--- start DATA PROVIDED ---
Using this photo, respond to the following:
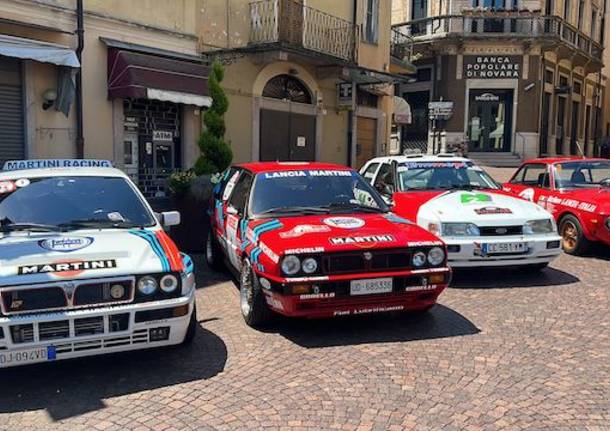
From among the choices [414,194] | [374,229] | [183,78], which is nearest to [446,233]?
[414,194]

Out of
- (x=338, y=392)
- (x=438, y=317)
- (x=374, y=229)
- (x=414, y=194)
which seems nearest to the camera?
(x=338, y=392)

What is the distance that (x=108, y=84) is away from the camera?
11.9 metres

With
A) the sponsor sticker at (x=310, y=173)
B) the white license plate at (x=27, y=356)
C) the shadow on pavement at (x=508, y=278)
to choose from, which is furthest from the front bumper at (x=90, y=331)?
the shadow on pavement at (x=508, y=278)

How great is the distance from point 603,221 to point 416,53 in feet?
74.8

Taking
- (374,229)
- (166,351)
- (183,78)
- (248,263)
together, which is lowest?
(166,351)

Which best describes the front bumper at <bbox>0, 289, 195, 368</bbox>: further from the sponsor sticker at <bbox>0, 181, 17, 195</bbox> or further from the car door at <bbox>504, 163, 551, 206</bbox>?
the car door at <bbox>504, 163, 551, 206</bbox>

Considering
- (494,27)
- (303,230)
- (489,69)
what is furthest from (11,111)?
(494,27)

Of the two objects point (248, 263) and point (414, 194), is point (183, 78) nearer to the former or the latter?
point (414, 194)

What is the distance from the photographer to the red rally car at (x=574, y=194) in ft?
28.1

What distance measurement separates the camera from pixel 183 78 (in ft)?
41.9

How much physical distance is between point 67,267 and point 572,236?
7748mm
--- end DATA PROVIDED ---
> _WORK INSTRUCTIONS_: From the line holding "What is the distance that" down to the final line above, quote every line exactly and only those lines.

> _WRITTEN RESPONSE_:
What is the distance that (x=108, y=84) is away from the camera?
11.9 metres

With
A) the sponsor sticker at (x=310, y=173)
B) the white license plate at (x=27, y=356)
C) the shadow on pavement at (x=508, y=278)
to choose from, which is furthest from the front bumper at (x=90, y=331)?
the shadow on pavement at (x=508, y=278)

How great is the distance from point 603,221 to point 416,53 in feet?
74.8

Taking
- (374,229)
- (166,351)
- (183,78)
- (248,263)
together, which is lowest?
(166,351)

Which best describes the front bumper at <bbox>0, 289, 195, 368</bbox>: further from the sponsor sticker at <bbox>0, 181, 17, 195</bbox> or further from the car door at <bbox>504, 163, 551, 206</bbox>?
the car door at <bbox>504, 163, 551, 206</bbox>

Considering
- (494,27)
- (303,230)
- (489,69)
what is furthest from (11,111)?
(494,27)

Of the two objects point (248, 263) and point (414, 194), is point (183, 78) nearer to the former or the latter?
point (414, 194)

What is the distance from the photographer to the red rally car at (x=574, y=194) in ft?
28.1

What distance measurement separates the camera from pixel 183 78 (in ft)?
41.9

How much physical distance is between point 67,267 and point 572,236?
7748mm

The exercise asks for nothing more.